# Electrical Surge Woes



## twentysix by twentyfive (30 Jan 2020)

Recently I bought an electric chainsaw. It's rated at 2kW so 8-9 amps I think. The circuit I plug it into has a 16A MCB protection at the Consumer Unit and yes that's correct as it is on a spur. However the MCB does trip out sometimes (but not always) on startup. Is there some sort of start up surge protection I can fit which will suppress the surge such that the MCB won't trip? It's a bleeping nuisance. I could run an extension cable from a 32A MCB protected ring main circuit but Mrs 26 would complain of cold draughts through open doors.


----------



## the snail (31 Jan 2020)

One thing you can try is plugging into a coiled up extension lead.


----------



## Phaeton (31 Jan 2020)

the snail said:


> One thing you can try is plugging into a coiled up extension lead.


I have no idea but that does not sound like a good idea to me, I once inadvertently used a welder with a coiled up extension lead, it melted all together.

You could probably change the MCB for a slow blow one that is not the technical term, but it won't trip immediately it allows a small amount of time before blowing. Is it s well known manufacture? If so it might be worth contacting technical support & explaining the issue, it might be a faulty unit.


----------



## the_mikey (31 Jan 2020)

Check the letter rating of the MCB, Ideally a type C or D MCB is needed for power tools, some motors have multiple windings with one of them intended to be a start up winding which uses more current initially to get the motor turning.


----------



## twentysix by twentyfive (1 Feb 2020)

Thanks all. No letter on my MCB. It's one of these




. I'll off to the supplier and ask. 

I had been running it on a coiled up extension lead (purely for ease and not as a fix) but that started to trip the RCD and turn the whole house off. So the extension lead needs a look see too.

Thanks gang


----------



## bruce1530 (1 Feb 2020)

Disclaimer: speak to a qualified electrician. A sensible one if you can find one.

Type 1 MCBs are obsolete - the new common classifications are types B/C/D. A new “Type B” is broadly similar electrically to a “Type 1”.

For loads which are moderately inductive (ie motors) a type C is more appropriate,

Disclaimer: see disclaimer above.


----------



## irw (1 Feb 2020)

the snail said:


> One thing you can try is plugging into a coiled up extension lead.
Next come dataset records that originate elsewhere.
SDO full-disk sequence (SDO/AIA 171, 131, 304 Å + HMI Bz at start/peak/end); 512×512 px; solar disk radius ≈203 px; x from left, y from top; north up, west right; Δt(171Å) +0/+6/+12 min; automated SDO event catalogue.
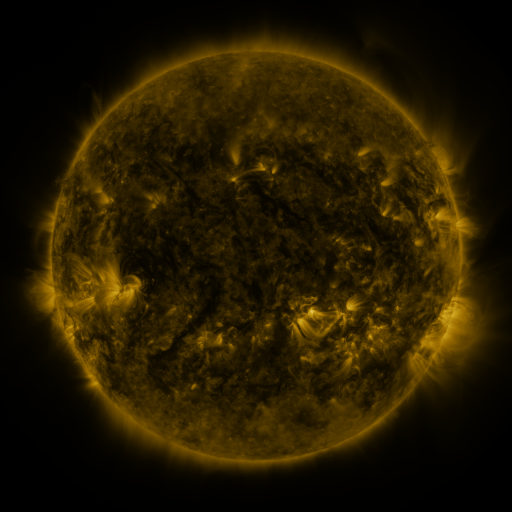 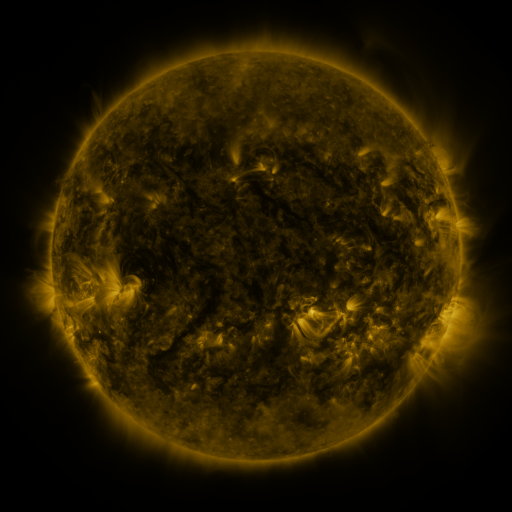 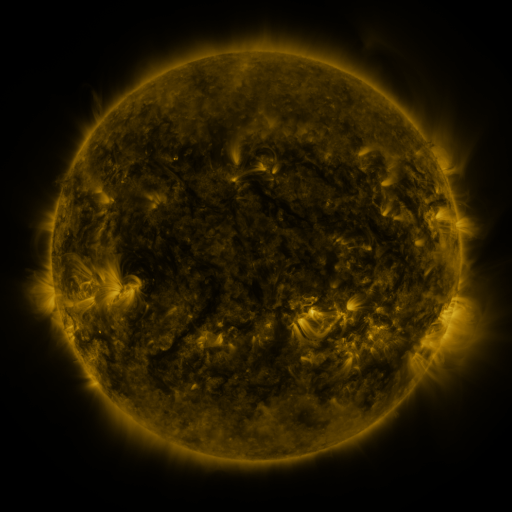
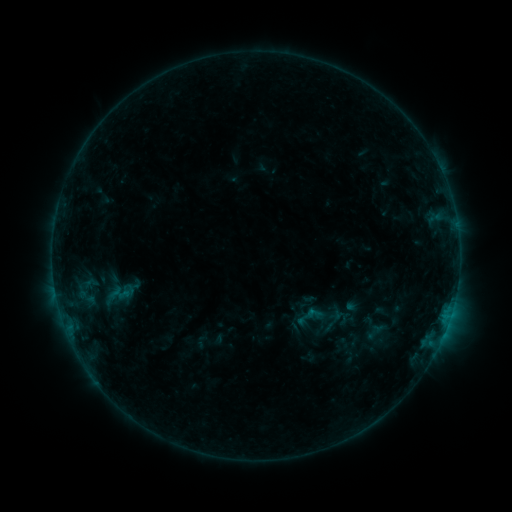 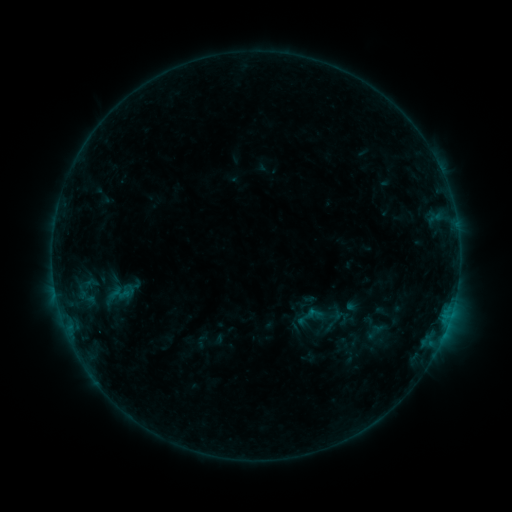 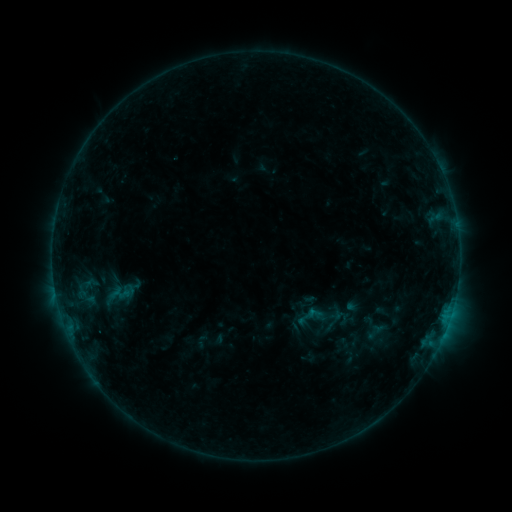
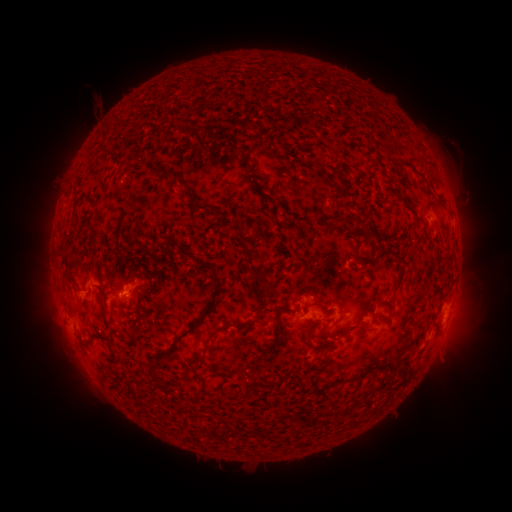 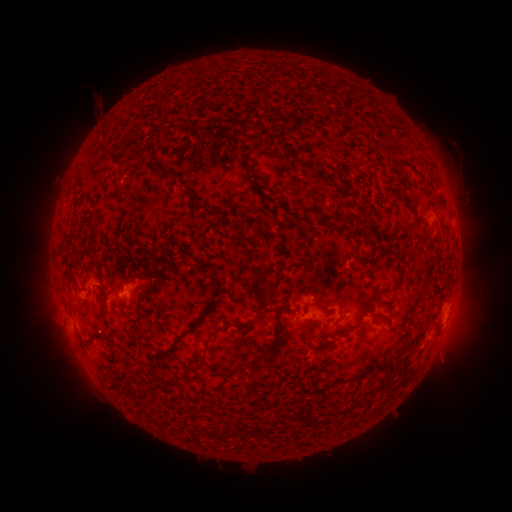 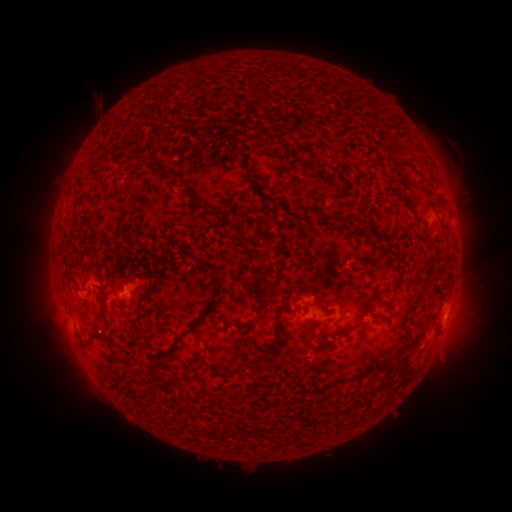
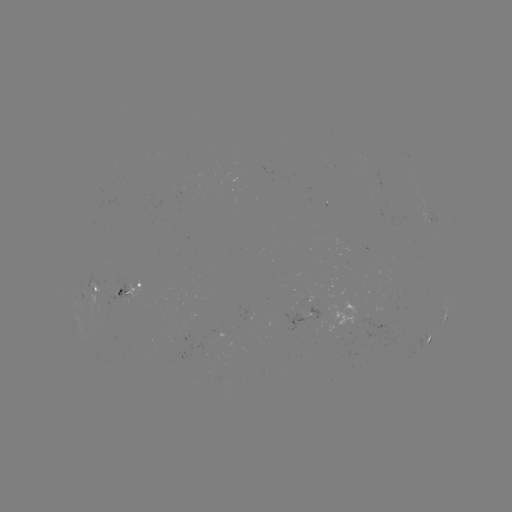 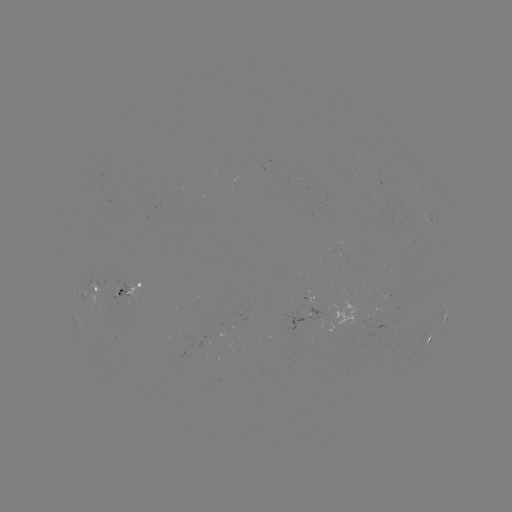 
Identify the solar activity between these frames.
no catalogued flare and no flagged EUV brightening in this window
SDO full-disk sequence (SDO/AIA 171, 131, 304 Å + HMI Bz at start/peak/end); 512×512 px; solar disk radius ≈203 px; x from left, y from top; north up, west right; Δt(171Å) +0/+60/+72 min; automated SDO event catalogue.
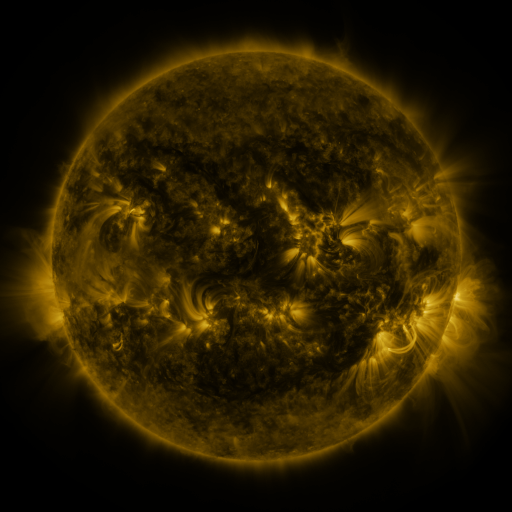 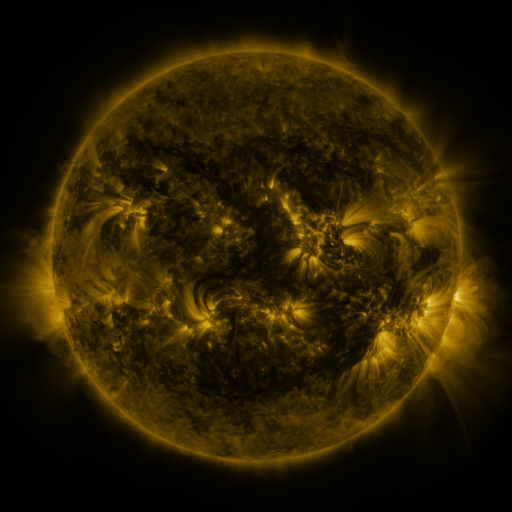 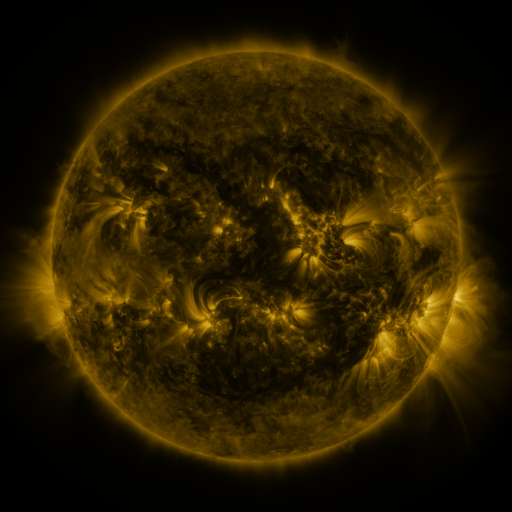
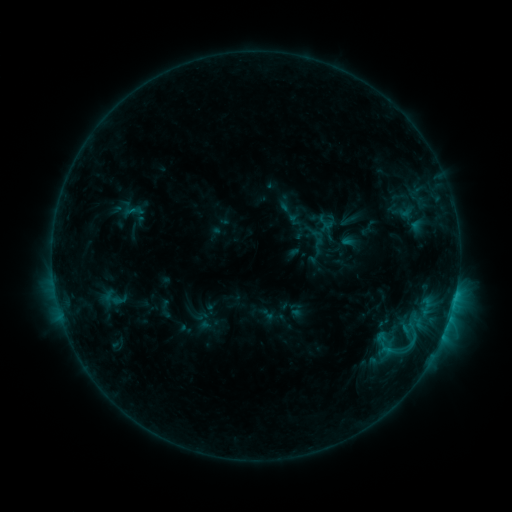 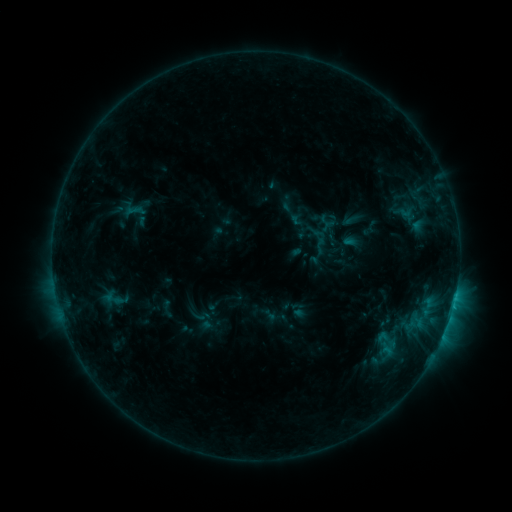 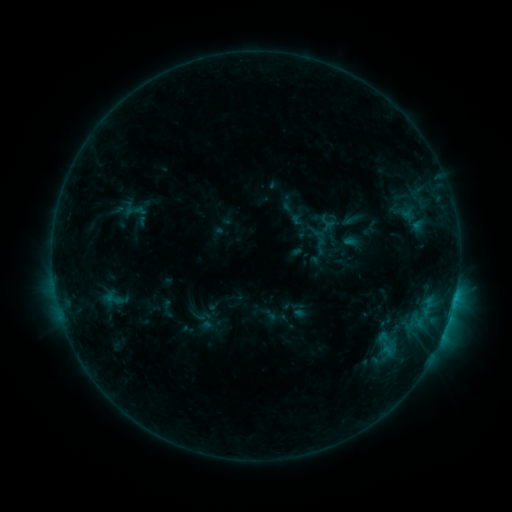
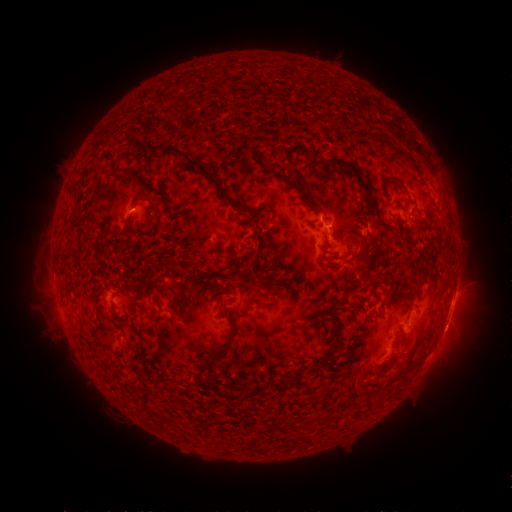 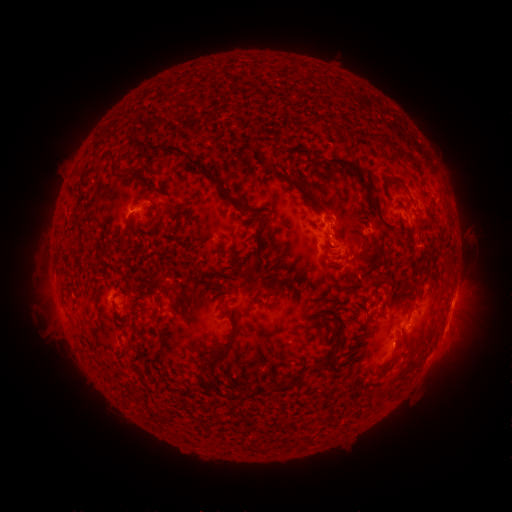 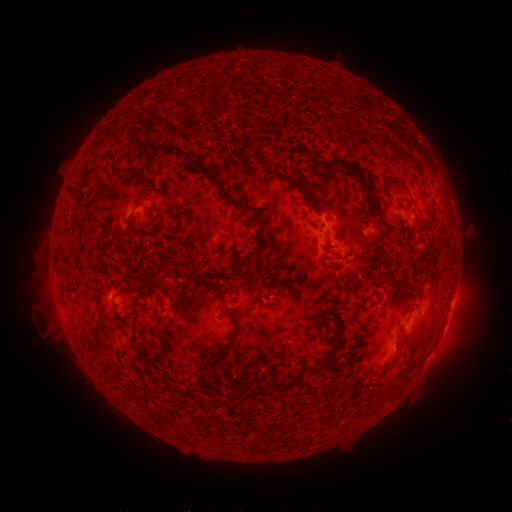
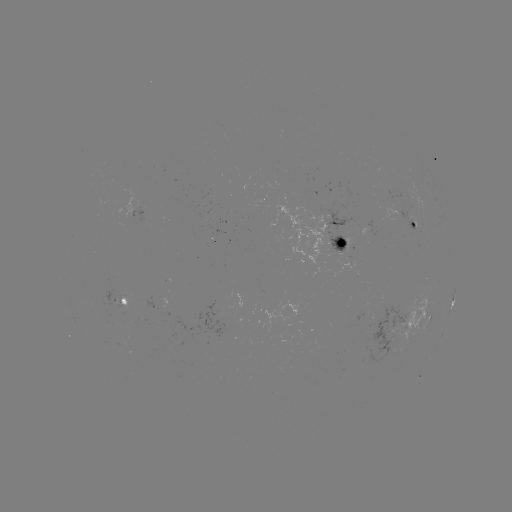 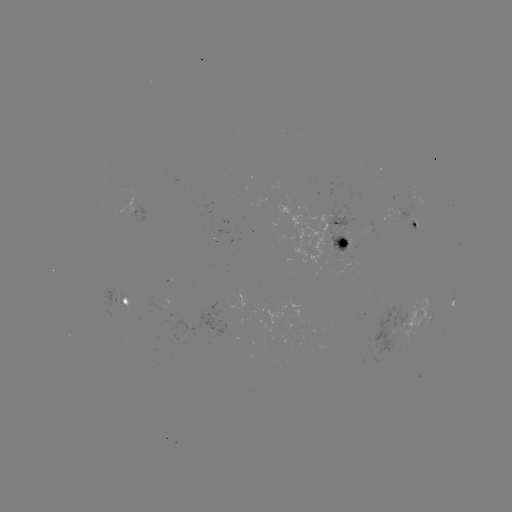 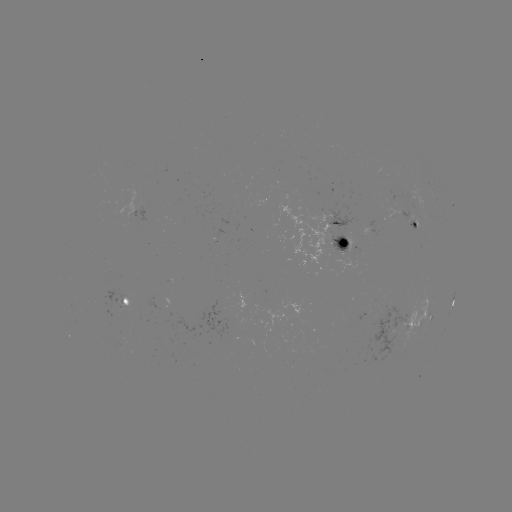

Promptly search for emerging-flux region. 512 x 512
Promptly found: [411, 222].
Sorry snail, but this is very poor advice! Coiled extension leads have a much lower rating than uncoiled leads, and, as @Phaeton alluded to, has a very real danger of causing a fire.


----------



## Notafettler (3 Feb 2020)

irw said:


> Sorry snail, but this is very poor advice! Coiled extension leads have a much lower rating than uncoiled leads, and, as @Phaeton alluded to, has a very real danger of causing a fire.


I have never had problems using a coiled up extension lead. Every time you take your finger off the trigger the motor stops. It is stopped far more than it's running as I am loading wood onto a saw horse, start chainsaw 2 cuts, chainsaw stops, load more, etc. Then load wheelbarrow move to woodstore and stack. Doubt it is running for a quarter of the time I am using it.


----------